Sunday, November 8, 2015

Richard Strauss: "Music is a holy art," sings Strauss's Composer -- plus Two (out of Four) Last Songs, part 1

"What is music then?"


The question is asked at 0:28 of this concluding clip of the Prologue to Ariadne auf Naxos -- asked and then answered by the composer of the about-to-be-performed "opera seria" (Sena Jurinac), as filmed at the 1965 Salzburg Festival, directed by Günther Rennert and conducted by Karl Böhm (with Paul Schoeffler, nearly 68, as the Music Master; in a moment we'll hear him 21 years earlier).
COMPOSER: What is music then?
[With almost drunken solemnity] Music is a holy art, which brings together all men of courage, like cherubim around a shining throne, and for this reason it is the holiest of the arts. Holy music!
[ZERBINETTA appears at the back and calls her partners onto the stage. HARLEKIN comes hastily out of the room on the right, buckling his belt as he runs onstage.]
What is that? From where?
[SCARAMUCCIO enters, like HARLEKIN finishing his dressing as he comes.]
These creatures!
[TRUFFALDIN and BRIGHELLA enter.]
In my holy sanctuary cutting their capers! Ah!
MUSIC MASTER: You allowed it!
COMPOSER [furious]: I ought not to have allowed it; you shouldn't have allowed me to allow it! Who told you to drag me into this world? Let me freeze, starve, die in my own!
[He runs off in despair. The MUSIC MASTER looks after him, shaking his head.]
-- English translation by Peggie Cochrane


Julia Varady (s), Composer; Dietrich Fischer-Dieskau (b), Music Master; Gewandhaus Orchestra (Leipzig), Kurt Masur, cond. Philips, recorded January 1988

Imrgard Seefried (s), Composer; Paul Schoeffler (bs-b), Music Master; Vienna State Opera Orchestra, Karl Böhm, cond. Live performance in honor of Strauss's 80th birthday, June 11, 1944

Tatiana Troyanos (ms), Composer; Paul Schoeffler (bs-b), Music Master; Vienna State Opera Orchestra, Karl Böhm, cond. Live performance, Nov. 29, 1967

[in English] Janet Baker (ms), Composer; Malcolm Donnelly (b), Music Master; Scottish Chamber Orchestra, Norman Del Mar, cond. Live performance from Glasgow's Theater Royal, 1977

by Ken

In last week's post, "Why won't everyone just let poor abandoned Ariadne die in peace?," as we focused on the two-part monologue of the title character of Hugo von Hofmannsthal's Ariadne auf Naxos, one thing I was constantly on the verge of saying was: Just listen to the epic, unrestrained gorgeousness of this music. For sheer unrestrained gorgeousness, I'm not sure I know anything like it in all of music. Somehow, though, I managed to leave it to the music to speak for itself.

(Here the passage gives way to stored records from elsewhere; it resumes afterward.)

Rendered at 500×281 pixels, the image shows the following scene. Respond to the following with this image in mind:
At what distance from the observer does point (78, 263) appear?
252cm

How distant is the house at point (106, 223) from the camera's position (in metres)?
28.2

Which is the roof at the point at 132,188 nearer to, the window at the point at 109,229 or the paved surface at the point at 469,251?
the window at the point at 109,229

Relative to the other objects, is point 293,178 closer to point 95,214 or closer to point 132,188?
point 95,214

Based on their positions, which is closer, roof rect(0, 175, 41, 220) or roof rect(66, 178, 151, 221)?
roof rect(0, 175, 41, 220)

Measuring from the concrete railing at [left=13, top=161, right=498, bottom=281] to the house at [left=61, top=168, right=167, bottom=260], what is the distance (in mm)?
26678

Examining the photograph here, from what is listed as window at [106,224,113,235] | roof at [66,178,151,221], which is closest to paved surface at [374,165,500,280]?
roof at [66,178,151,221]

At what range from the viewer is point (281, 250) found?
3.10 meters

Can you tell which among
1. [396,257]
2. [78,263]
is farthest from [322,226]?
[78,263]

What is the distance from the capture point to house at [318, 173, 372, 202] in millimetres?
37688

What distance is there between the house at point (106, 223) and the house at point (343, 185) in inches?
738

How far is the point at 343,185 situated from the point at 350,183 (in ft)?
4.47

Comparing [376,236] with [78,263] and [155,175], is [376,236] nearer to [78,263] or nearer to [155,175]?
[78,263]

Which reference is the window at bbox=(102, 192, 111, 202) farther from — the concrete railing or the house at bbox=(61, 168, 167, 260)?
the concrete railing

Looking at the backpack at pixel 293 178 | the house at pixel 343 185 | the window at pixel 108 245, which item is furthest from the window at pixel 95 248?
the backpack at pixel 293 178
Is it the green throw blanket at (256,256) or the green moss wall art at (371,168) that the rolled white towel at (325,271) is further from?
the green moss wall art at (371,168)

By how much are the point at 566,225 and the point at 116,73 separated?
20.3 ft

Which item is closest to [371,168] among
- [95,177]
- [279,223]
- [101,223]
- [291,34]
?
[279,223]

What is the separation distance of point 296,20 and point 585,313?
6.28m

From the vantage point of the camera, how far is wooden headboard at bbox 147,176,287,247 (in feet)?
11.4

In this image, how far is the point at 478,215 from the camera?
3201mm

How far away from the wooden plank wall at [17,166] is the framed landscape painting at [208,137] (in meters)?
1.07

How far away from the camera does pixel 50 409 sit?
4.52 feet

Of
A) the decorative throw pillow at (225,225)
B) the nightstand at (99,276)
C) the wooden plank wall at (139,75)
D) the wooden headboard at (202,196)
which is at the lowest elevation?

Last week we were stressing the "serious" side of Ariadne -- without, I hope, completely losing sight (or sound) of the comic side, because it's the combination of the two that make the opera, in its revised 1916 form, with the Prologue added, such a treasure -- treasured not least by its composer. It wasn't an accident that it was chosen to honor Strauss on his 80th birthday, via the performance from which we heard the whole Prologue in the October 11 post "Meet the composer, Richard Strauss-style."


"MUSIC IS A HOLY ART"

I don't doubt for a moment that Strauss believed these words that he and librettist Hugo von Hofmannsthal put into the mouth of their over-the-top idealistic young Composer -- and I don't think his cosmically reverberant setting of these words leaves much room for doubt. At the same time, I seriously doubt that he would have been blunt enough to say so onstage if the saying weren't done by this lovingly but comically over-intense young man.

Meanwhile, the combination of thinking about the radiant beauty of Ariadne's monologue and rehearing for the first time in a long while Lisa della Casa's 1958 EMI studio recording of excerpts from Ariadne (which I don't think was ever actually released in the U.S.; I'm only aware of a German Odeon import LP, which I never actually owned) got me to thinking about Strauss's musical farewell, the four songs with orchestral accompaniment which he completed when he was 84, and which were performed and published posthumously as his Four Last Songs, of which della Casa made a recording that I was now curious to hear again.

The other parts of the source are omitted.